А на седьмой день наступил отдых от шрамов.
Да, отдых от шрамов был у Бога.
И сам Он был — весь — отдых от шрамов.
Я здесь давно
ем хлеб и ем железо.
(Нет, правда, не метафора,
я в самом деле ем железо,
я яблоко люблю,
обкусанное положу на стол
и вот смотрю,
как там оно ржавеет.)
Я здесь давно
пью воду и сладкий огонь.
(Нет, правда, не метафора,
я правда пью сладкий огонь
в горячем зелье чая из полыни,
когда в нем растворится сахар, дую
на огненный стакан и прикасаюсь
к его краям.)
Я здесь давно
вдыхаю запах падали с цветами.
(Нет, правда, не метафора,
я падалью действительно дышу,
уже неделя, как передо мной
лежит, гния, свинина на столе,
уже воняет, и над ней
навозные кружатся мухи.)
Я здесь давно,
бутыль абсента справа водрузил,
при ней стакан и сахара кусочки,
разбросанные по всему столу.
Свиная ляжка слева
и нож тупой,
букет цветов и яблоко обкусанное в центре.
Я здесь давно
ем хлеб и ем железо,
пью воду и сладкий огонь,
вдыхаю запах падали с цветами.
Восходит солнце, осветив квартиру,
чуть обождет меня,
потом заходит
и вновь восходит.
Я здесь давно.
Мы здесь давно.
Давнее не бывает.
Душа в лифте моего тела
перемещается вверх-вниз.
Иногда застревает на этаже сердца,
иногда давит пальцем на верхнюю кнопку
и начинает движение к высшим этажам моего разума…
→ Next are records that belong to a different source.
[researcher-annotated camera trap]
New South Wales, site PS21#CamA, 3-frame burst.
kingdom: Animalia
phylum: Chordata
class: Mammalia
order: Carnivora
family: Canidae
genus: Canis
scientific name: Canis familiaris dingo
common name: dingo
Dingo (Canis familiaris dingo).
Но чаще всего спускается вниз,
к железам внутренней секреции,
выходит в подьезд мочеиспукательного канала
и на его стенах царапает
разные порнографические и срамные слова…
Ветер веял и нес женщину.
Женщина летела, а мужчина следовал за ней.
Мужчина бежал, а за ним — его друзья.
Друзья шли, и стояла пивная.
Стояла пивная, а пиво прокисало.
Пиво прокисало, а трактирщик старел.
Трактирщик старел, у него выпадали волосы.
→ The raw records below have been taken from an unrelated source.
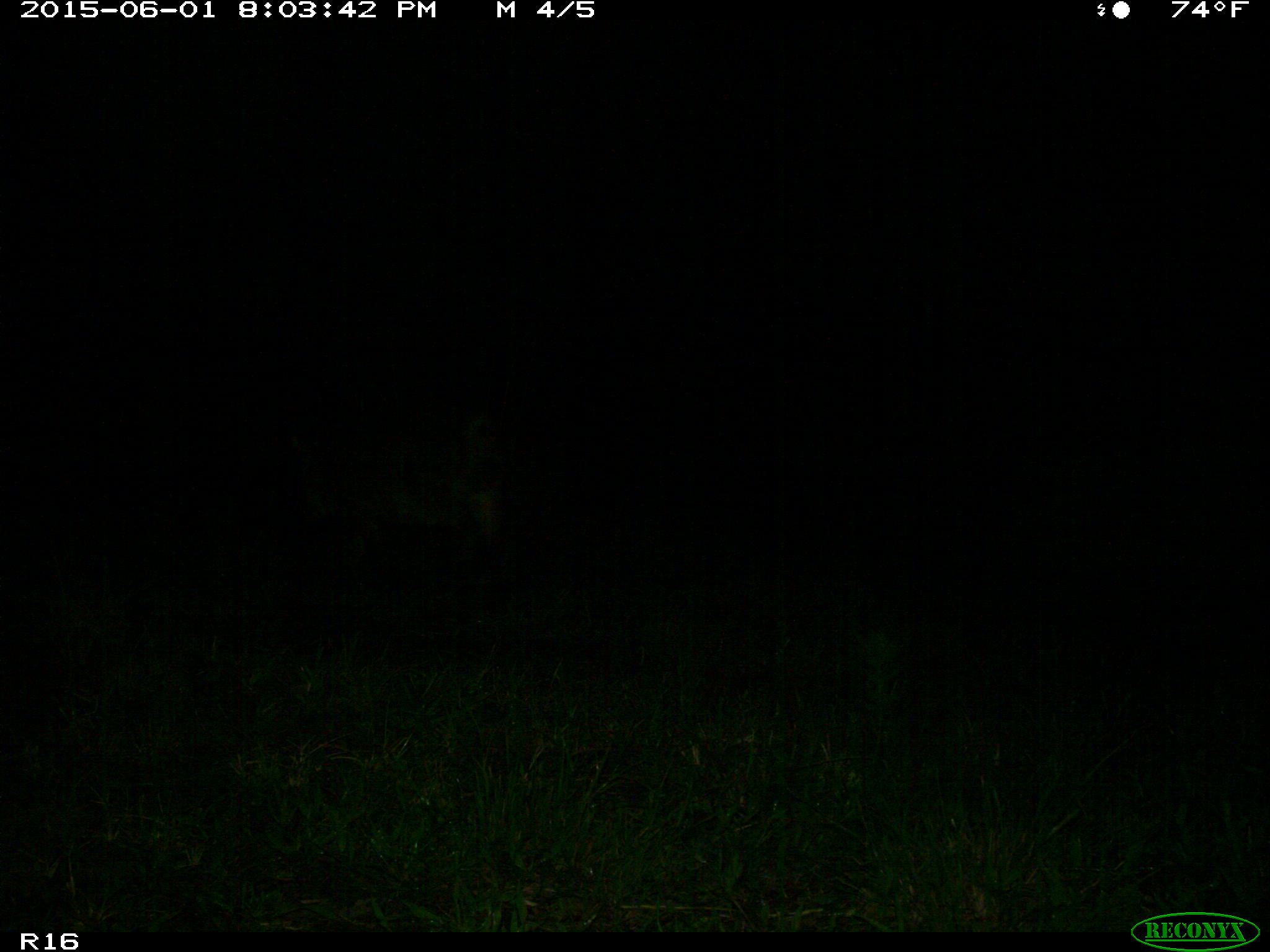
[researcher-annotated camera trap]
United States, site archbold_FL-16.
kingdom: Animalia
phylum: Chordata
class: Mammalia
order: Artiodactyla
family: Suidae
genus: Sus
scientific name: Sus scrofa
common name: wild boar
Sus scrofa (wild boar).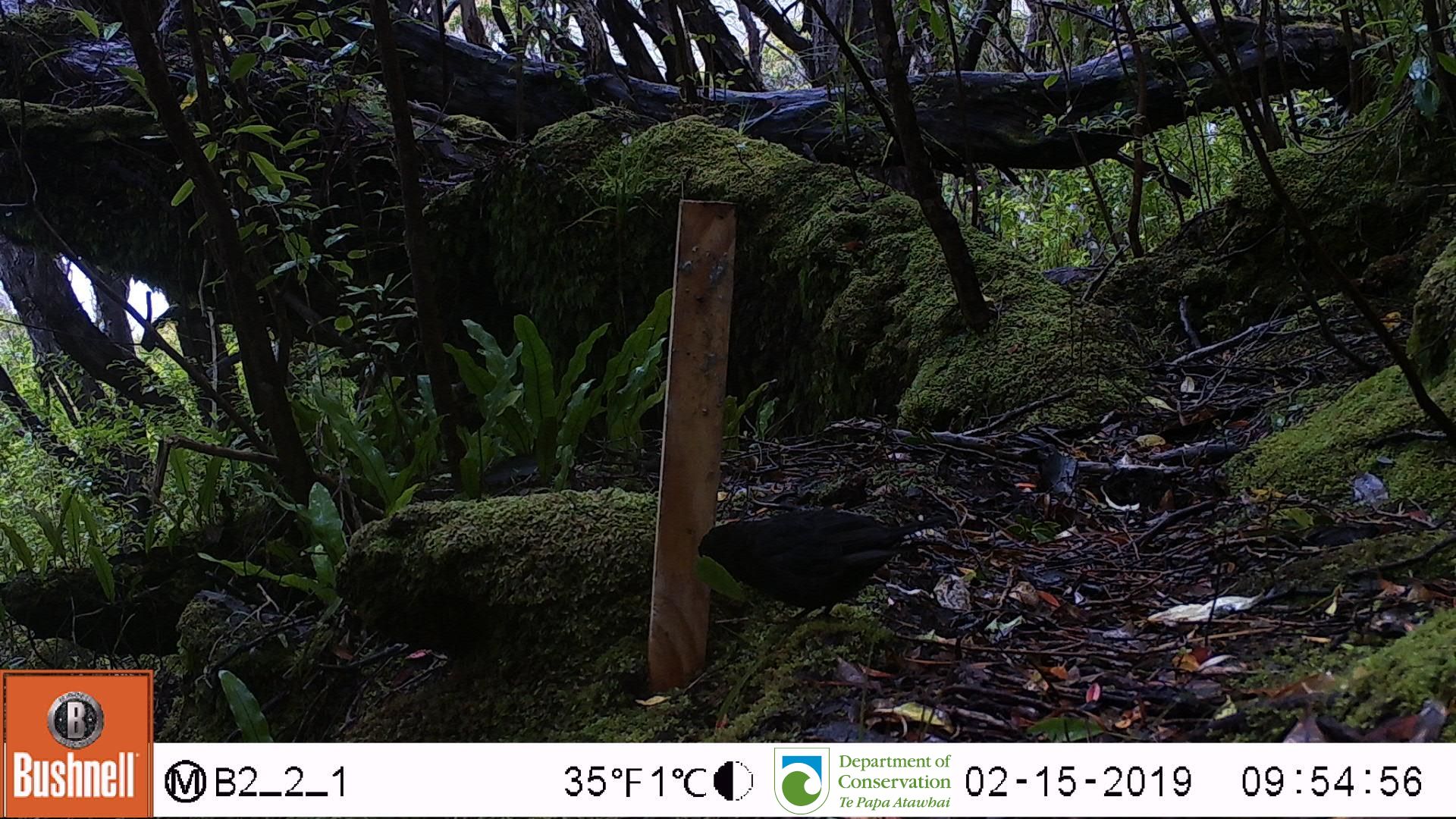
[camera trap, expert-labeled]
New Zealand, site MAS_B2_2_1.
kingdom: Animalia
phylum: Chordata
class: Aves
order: Passeriformes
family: Turdidae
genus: Turdus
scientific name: Turdus merula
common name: eurasian blackbird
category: blackbird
Падали волосы, и падали бомбы.
Падали бомбы, и рушились дома.
Рушились дома, и строилась новая пивная.
Новая пивная строилась, и шли новые друзья.
Шли новые друзья, и бежал новый мужчина.
Новый мужчина бежал, и новую женщину нес ветер.
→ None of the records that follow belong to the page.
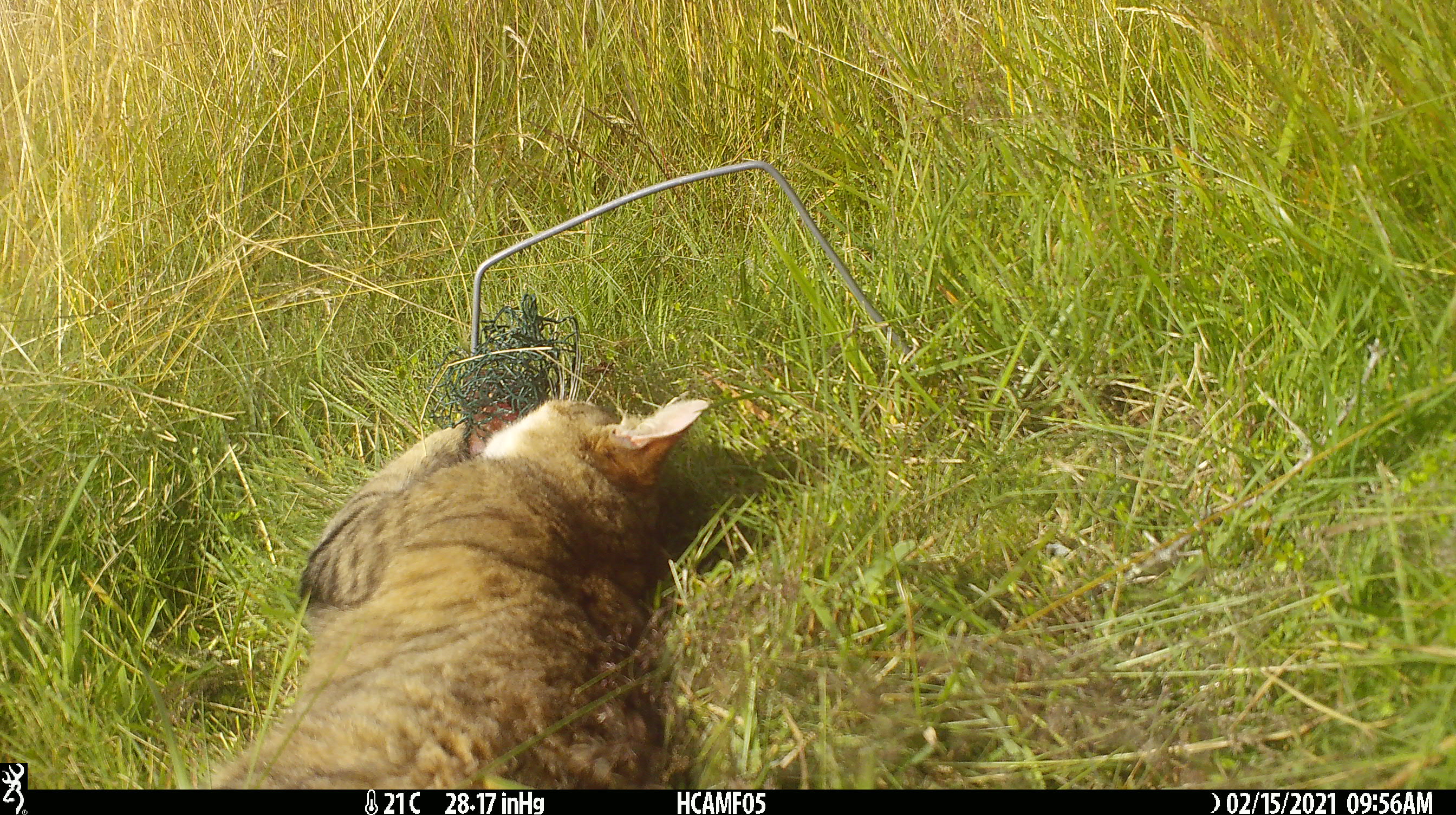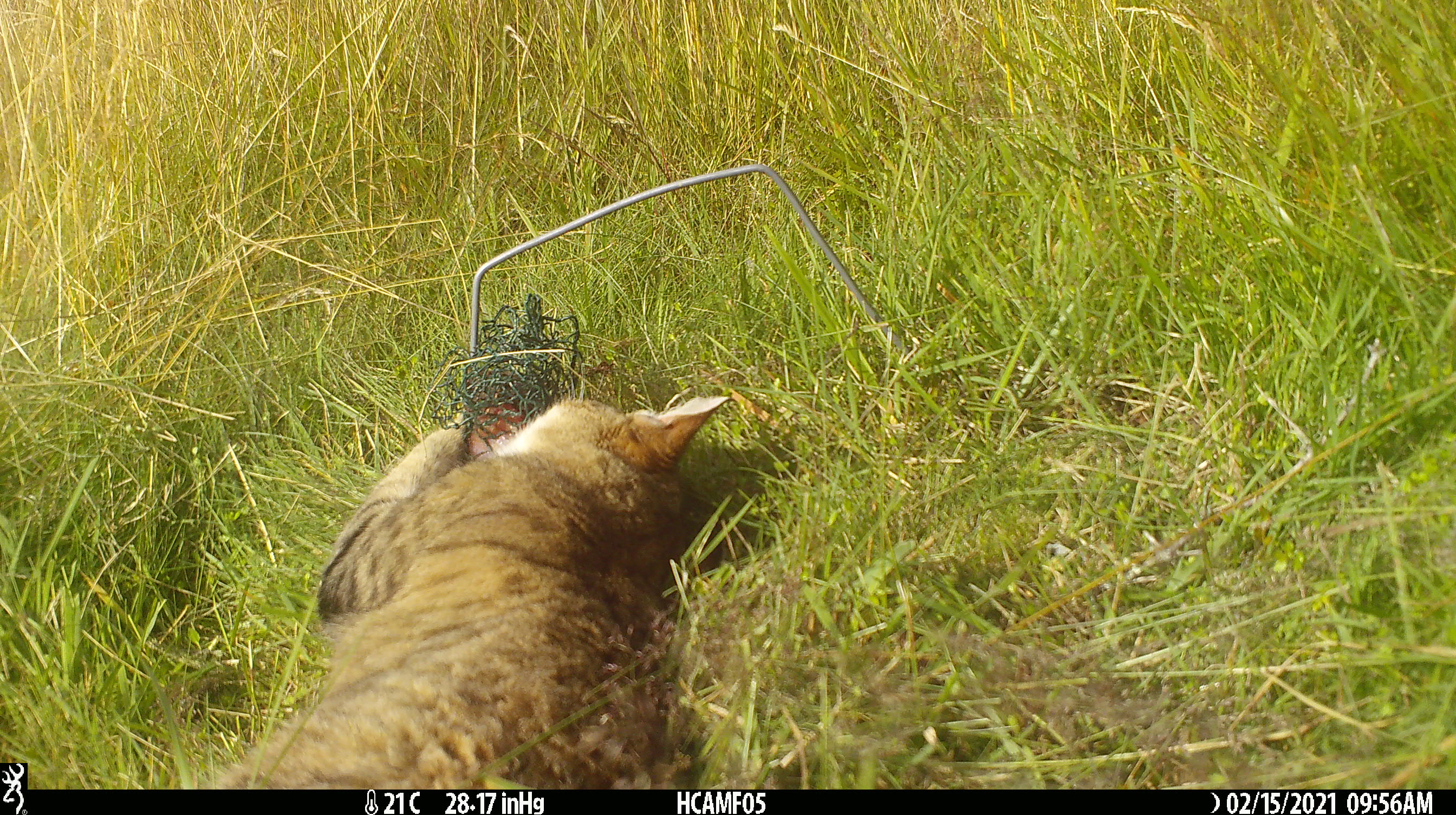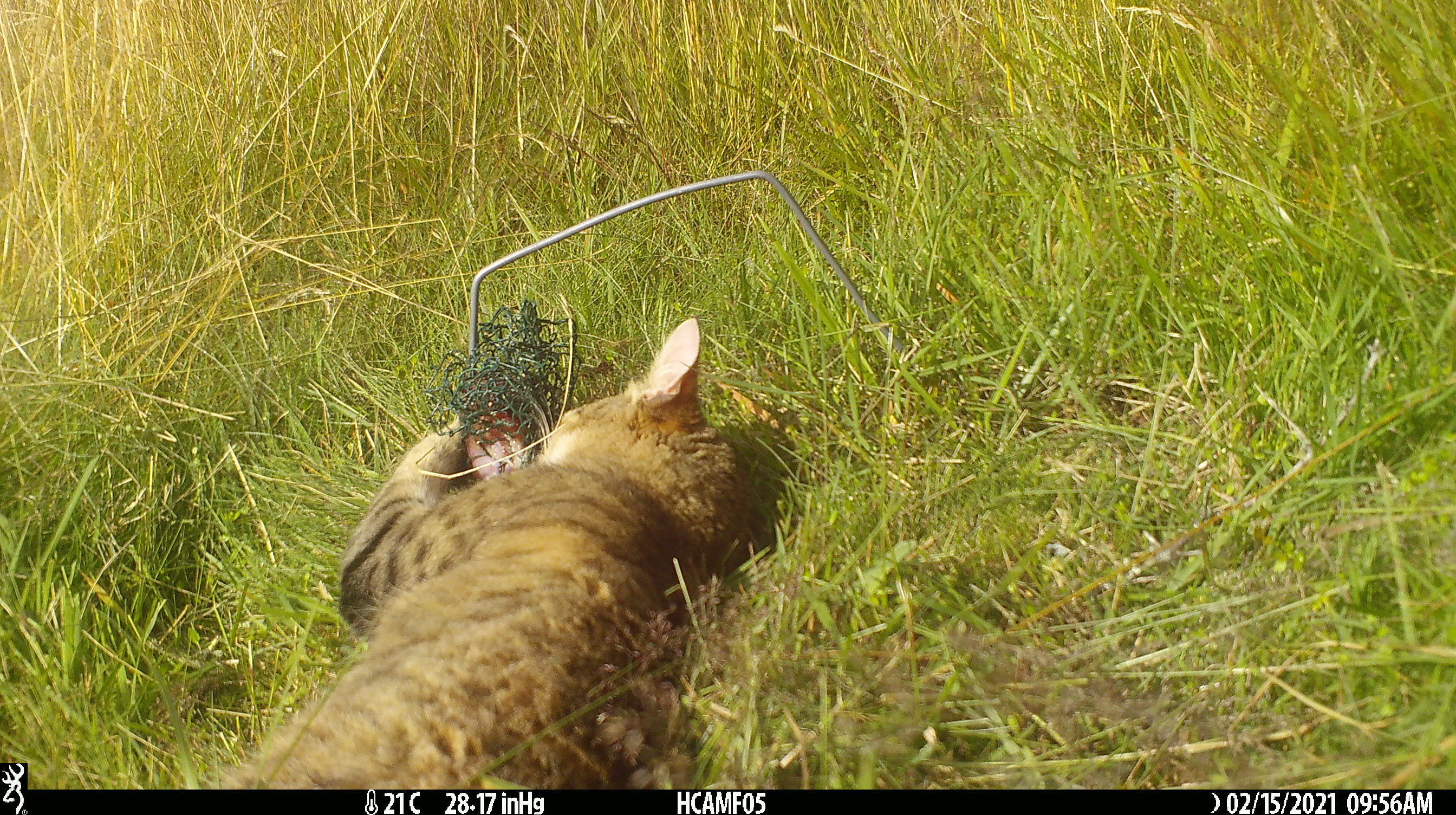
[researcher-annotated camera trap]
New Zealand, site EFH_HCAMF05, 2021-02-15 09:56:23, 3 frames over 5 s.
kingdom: Animalia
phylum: Chordata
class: Mammalia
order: Carnivora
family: Felidae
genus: Felis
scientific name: Felis catus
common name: domestic cat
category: cat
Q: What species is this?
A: Cat (domestic cat) (Felis catus).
Новую женщину нес ветер, и веял старый ветер.
Старый ветер веял, и крутились ветряные мельницы.
Крутились ветряные мельницы, и рождался Дон Кихот.
Дон Кихот рождался, а Сервантес умирал.
Умирал Сервантес, и умирал Шекспир.
То есть было 23 апреля 1616 года, и
литература скорбела, а Бог смеялся.
Бог смеялся, а иногда смеялся и мужчина.
Мужчина смеялся и пил пиво.
Или наоборот: сначала пил пиво, затем — смеялся.
А затем плакал.
Потом он вставал и, шатаясь, шел за женщиной.
Женщина бежала в хвосте у ветра.
Ветер веял и пытался нагнать луч света.
Мужчина стоял и наблюдал за их игрой в ловитки.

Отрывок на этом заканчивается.